Each record below must be written out exactly as given.

====== MATERIAL SUPPLIED ======

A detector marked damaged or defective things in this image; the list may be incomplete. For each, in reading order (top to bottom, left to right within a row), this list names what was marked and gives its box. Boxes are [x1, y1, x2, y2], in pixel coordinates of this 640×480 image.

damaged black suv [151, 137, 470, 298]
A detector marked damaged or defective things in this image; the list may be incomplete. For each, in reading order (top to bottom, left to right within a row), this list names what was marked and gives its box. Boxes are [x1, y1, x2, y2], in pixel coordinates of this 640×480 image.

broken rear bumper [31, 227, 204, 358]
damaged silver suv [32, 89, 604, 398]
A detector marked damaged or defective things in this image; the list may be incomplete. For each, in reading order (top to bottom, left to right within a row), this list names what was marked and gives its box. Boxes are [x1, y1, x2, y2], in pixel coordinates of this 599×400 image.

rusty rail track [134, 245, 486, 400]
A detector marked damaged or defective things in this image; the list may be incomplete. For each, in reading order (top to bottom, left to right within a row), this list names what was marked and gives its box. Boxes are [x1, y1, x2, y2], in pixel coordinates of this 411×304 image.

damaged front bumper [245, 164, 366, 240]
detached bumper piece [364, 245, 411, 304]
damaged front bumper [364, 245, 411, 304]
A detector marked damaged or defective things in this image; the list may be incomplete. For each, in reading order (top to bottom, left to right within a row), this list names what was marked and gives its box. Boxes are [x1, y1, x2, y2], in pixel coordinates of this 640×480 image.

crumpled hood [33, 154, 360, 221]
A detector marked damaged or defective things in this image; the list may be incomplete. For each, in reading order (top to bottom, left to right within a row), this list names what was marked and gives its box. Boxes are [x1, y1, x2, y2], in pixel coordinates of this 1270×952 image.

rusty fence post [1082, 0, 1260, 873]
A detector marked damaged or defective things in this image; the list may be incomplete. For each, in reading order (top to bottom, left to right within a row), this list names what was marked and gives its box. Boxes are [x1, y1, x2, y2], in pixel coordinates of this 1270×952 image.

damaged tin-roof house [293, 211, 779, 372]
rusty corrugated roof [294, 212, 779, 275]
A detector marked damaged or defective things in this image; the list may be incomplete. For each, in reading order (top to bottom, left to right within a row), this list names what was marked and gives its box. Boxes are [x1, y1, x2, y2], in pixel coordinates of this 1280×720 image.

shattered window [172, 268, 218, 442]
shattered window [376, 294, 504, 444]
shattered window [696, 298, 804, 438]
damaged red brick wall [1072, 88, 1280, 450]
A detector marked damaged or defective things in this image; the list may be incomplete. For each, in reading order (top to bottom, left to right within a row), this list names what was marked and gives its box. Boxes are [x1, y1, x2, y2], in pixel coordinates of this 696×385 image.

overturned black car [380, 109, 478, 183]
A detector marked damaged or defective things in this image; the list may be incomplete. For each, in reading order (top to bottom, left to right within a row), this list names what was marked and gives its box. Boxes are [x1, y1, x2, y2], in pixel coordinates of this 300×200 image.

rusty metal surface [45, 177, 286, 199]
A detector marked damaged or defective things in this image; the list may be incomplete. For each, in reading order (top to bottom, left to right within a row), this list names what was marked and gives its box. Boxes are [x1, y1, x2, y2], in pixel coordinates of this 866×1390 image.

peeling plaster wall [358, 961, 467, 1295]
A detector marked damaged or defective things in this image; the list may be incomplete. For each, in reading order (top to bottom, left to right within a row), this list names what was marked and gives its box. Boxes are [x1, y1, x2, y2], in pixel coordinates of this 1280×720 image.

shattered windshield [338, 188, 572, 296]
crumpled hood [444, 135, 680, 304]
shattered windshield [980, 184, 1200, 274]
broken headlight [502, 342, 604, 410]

======

### RESULT OF THE EXERCISE:
A detector marked damaged or defective things in this image; the list may be incomplete. For each, in reading order (top to bottom, left to right within a row), this list names what was marked and gives its box. Boxes are [x1, y1, x2, y2], in pixel coordinates of this 640×480 image.

damaged black suv [151, 137, 470, 298]
A detector marked damaged or defective things in this image; the list may be incomplete. For each, in reading order (top to bottom, left to right within a row), this list names what was marked and gives its box. Boxes are [x1, y1, x2, y2], in pixel coordinates of this 640×480 image.

broken rear bumper [31, 227, 204, 358]
damaged silver suv [32, 89, 604, 398]
A detector marked damaged or defective things in this image; the list may be incomplete. For each, in reading order (top to bottom, left to right within a row), this list names what was marked and gives its box. Boxes are [x1, y1, x2, y2], in pixel coordinates of this 599×400 image.

rusty rail track [134, 245, 486, 400]
A detector marked damaged or defective things in this image; the list may be incomplete. For each, in reading order (top to bottom, left to right within a row), this list names what was marked and gives its box. Boxes are [x1, y1, x2, y2], in pixel coordinates of this 411×304 image.

damaged front bumper [245, 164, 366, 240]
detached bumper piece [364, 245, 411, 304]
damaged front bumper [364, 245, 411, 304]
A detector marked damaged or defective things in this image; the list may be incomplete. For each, in reading order (top to bottom, left to right within a row), this list names what was marked and gives its box. Boxes are [x1, y1, x2, y2], in pixel coordinates of this 640×480 image.

crumpled hood [33, 154, 360, 221]
A detector marked damaged or defective things in this image; the list may be incomplete. For each, in reading order (top to bottom, left to right within a row), this list names what was marked and gives its box. Boxes are [x1, y1, x2, y2], in pixel coordinates of this 1270×952 image.

rusty fence post [1082, 0, 1260, 873]
A detector marked damaged or defective things in this image; the list may be incomplete. For each, in reading order (top to bottom, left to right within a row), this list names what was marked and gives its box. Boxes are [x1, y1, x2, y2], in pixel coordinates of this 1270×952 image.

damaged tin-roof house [293, 211, 779, 372]
rusty corrugated roof [294, 212, 779, 275]
A detector marked damaged or defective things in this image; the list may be incomplete. For each, in reading order (top to bottom, left to right within a row), this list names what was marked and gives its box. Boxes are [x1, y1, x2, y2], in pixel coordinates of this 1280×720 image.

shattered window [172, 268, 218, 442]
shattered window [376, 294, 504, 444]
shattered window [696, 298, 804, 438]
damaged red brick wall [1072, 88, 1280, 450]
A detector marked damaged or defective things in this image; the list may be incomplete. For each, in reading order (top to bottom, left to right within a row), this list names what was marked and gives its box. Boxes are [x1, y1, x2, y2], in pixel coordinates of this 696×385 image.

overturned black car [380, 109, 478, 183]
A detector marked damaged or defective things in this image; the list may be incomplete. For each, in reading order (top to bottom, left to right within a row), this list names what was marked and gives its box. Boxes are [x1, y1, x2, y2], in pixel coordinates of this 300×200 image.

rusty metal surface [45, 177, 286, 199]
A detector marked damaged or defective things in this image; the list may be incomplete. For each, in reading order (top to bottom, left to right within a row), this list names what was marked and gives its box. Boxes are [x1, y1, x2, y2], in pixel coordinates of this 866×1390 image.

peeling plaster wall [358, 961, 467, 1295]
A detector marked damaged or defective things in this image; the list may be incomplete. For each, in reading order (top to bottom, left to right within a row), this list names what was marked and gives its box. Boxes are [x1, y1, x2, y2], in pixel coordinates of this 1280×720 image.

shattered windshield [338, 188, 572, 296]
crumpled hood [444, 135, 680, 304]
shattered windshield [980, 184, 1200, 274]
broken headlight [502, 342, 604, 410]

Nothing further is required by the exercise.